Hello All,
I got srx240 (Version : 12.3X48-D40.5) in cluster mode. I got 2 ISP links terminated on each node( active/backup) . IPsec VPN tunnel configured on each ISP for remote access. Totally I have 2 VPN tunnels with Interface (st0.2 & st0.3). I have LAN subnet (10.xx/23) where the users are accessing both Internet and remote site applications.

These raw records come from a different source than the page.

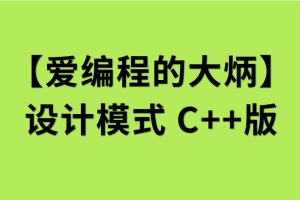 【爱编程的大炳】
设计模式 C++版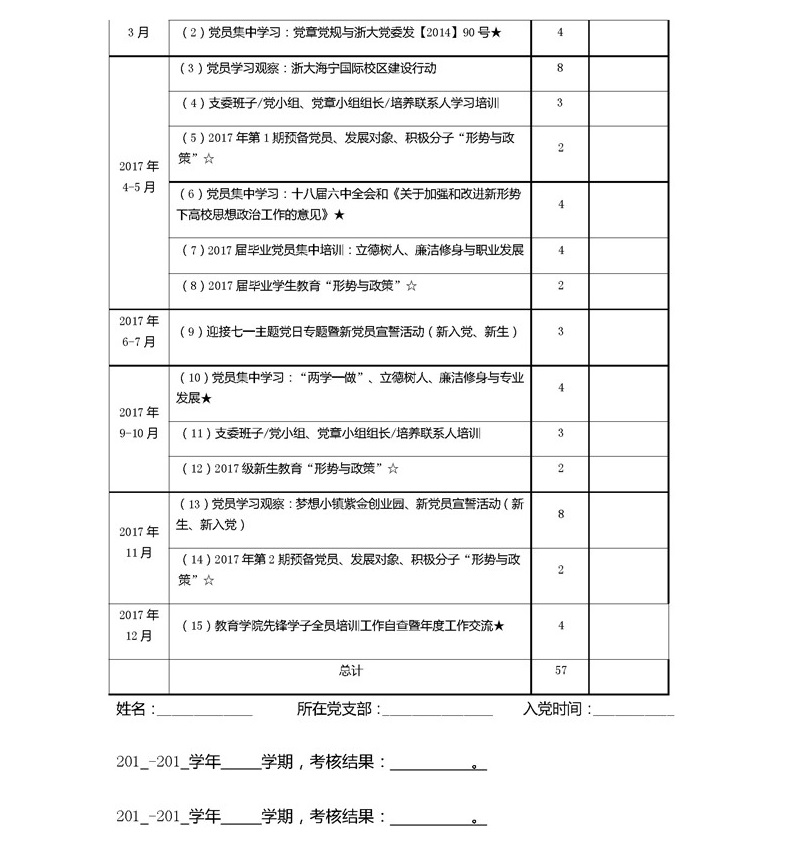 | 3月 | （2）党员集中学习：党章党规与浙大党委发【2014】90号★ | 4 | |
|---|---|---|---|
| 2017年 4-5月 | （3）党员学习观察：浙大海宁国际校区建设行动 | 8 | |
| | （4）支委班子/党小组、党章小组组长/培养联系人学习培训 | 3 | |
| | （5）2017年第1期预备党员、发展对象、积极分子“形势与政策”☆ | 2 | |
| | （6）党员集中学习：十八届六中全会和《关于加强和改进新形势下高校思想政治工作的意见》★ | 4 | |
| | （7）2017届毕业党员集中培训：立德树人、廉洁修身与职业发展 | 4 | |
| | （8）2017届毕业学生教育“形势与政策”☆ | 2 | |
| 2017年 6-7月 | （9）迎接七一主题党日专题暨新党员宣誓活动（新入党、新生） | 3 | |
| 2017年 9-10月 | （10）党员集中学习：“两学一做”、立德树人、廉洁修身与专业发展★ | 4 | |
| | （11）支委班子/党小组、党章小组组长/培养联系人培训 | 3 | |
| | （12）2017级新生教育“形势与政策”☆ | 2 | |
| 2017年 11月 | （13）党员学习观察：梦想小镇紫金创业园、新党员宣誓活动（新生、新入党） | 8 | |
| | （14）2017年第2期预备党员、发展对象、积极分子“形势与政策”☆ | 2 | |
| 2017年 12月 | （15）教育学院先锋学子全员培训工作自查暨年度工作交流★ | 4 | |
| | 总计 | 57 | |

姓名：____________　　所在党支部：______________　　入党时间：__________

201_-201_学年_____学期，考核结果：__________。

201_-201_学年_____学期，考核结果：__________。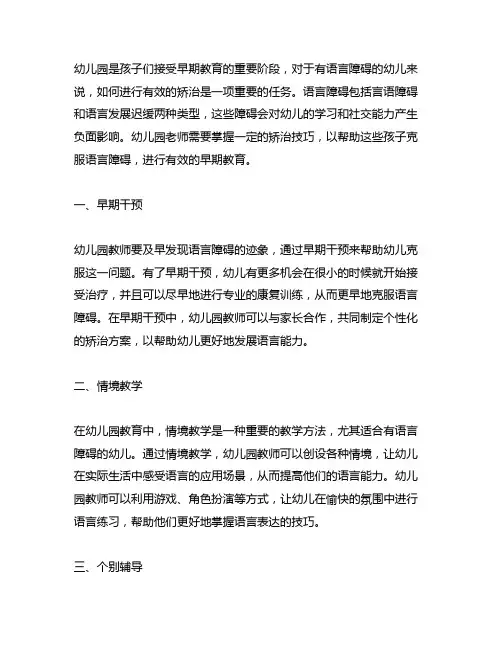 幼儿园是孩子们接受早期教育的重要阶段，对于有语言障碍的幼儿来说，如何进行有效的矫治是一项重要的任务。语言障碍包括言语障碍和语言发展迟缓两种类型，这些障碍会对幼儿的学习和社交能力产生负面影响。幼儿园老师需要掌握一定的矫治技巧，以帮助这些孩子克服语言障碍，进行有效的早期教育。

一、早期干预

幼儿园教师要及早发现语言障碍的迹象，通过早期干预来帮助幼儿克服这一问题。有了早期干预，幼儿有更多机会在很小的时候就开始接受治疗，并且可以尽早地进行专业的康复训练，从而更早地克服语言障碍。在早期干预中，幼儿园教师可以与家长合作，共同制定个性化的矫治方案，以帮助幼儿更好地发展语言能力。

二、情境教学

在幼儿园教育中，情境教学是一种重要的教学方法，尤其适合有语言障碍的幼儿。通过情境教学，幼儿园教师可以创设各种情境，让幼儿在实际生活中感受语言的应用场景，从而提高他们的语言能力。幼儿园教师可以利用游戏、角色扮演等方式，让幼儿在愉快的氛围中进行语言练习，帮助他们更好地掌握语言表达的技巧。

三、个别辅导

I have configured IPsec tunnel with traffic selector option.
When i check the routing table for my remote access, I can see two routes from both tunnels st0.2/st0.3 where st0.3 is primary and st0.2 was backup
I see both the routes in the routing table for remote access.
<remote subnet> *[Static/5] 1d 04:13:52
> via st0.3
[Static/5] 1d 04:13:34
> via st0.2
Issue is: When ISP2 fails ( VPN tunnel mapped to st0.3) goes down, st0.2 should be active for remote traffic. but what happened is when st0.3 went down, st0.2 route changes to st0.3 and gets added in the routing table and i can see only 1 route in the table but it will be pointing to st0.3 ( Not sure on why it got changed from st0.2 to st0.3 as it was showing correctly before the ISP failure).
After ISP2 Failed:
<remote subnet> *[Static/5] 1d 04:13:52
> via st0.3
To resolve this, where i need to execute "restart ipsec-key-management" where proper route was added in the routing table and it started working. Once the ISP restores I can see in routing table both routes correctly.
Can anyone help me on this, is there anything i need to configure to resolve this.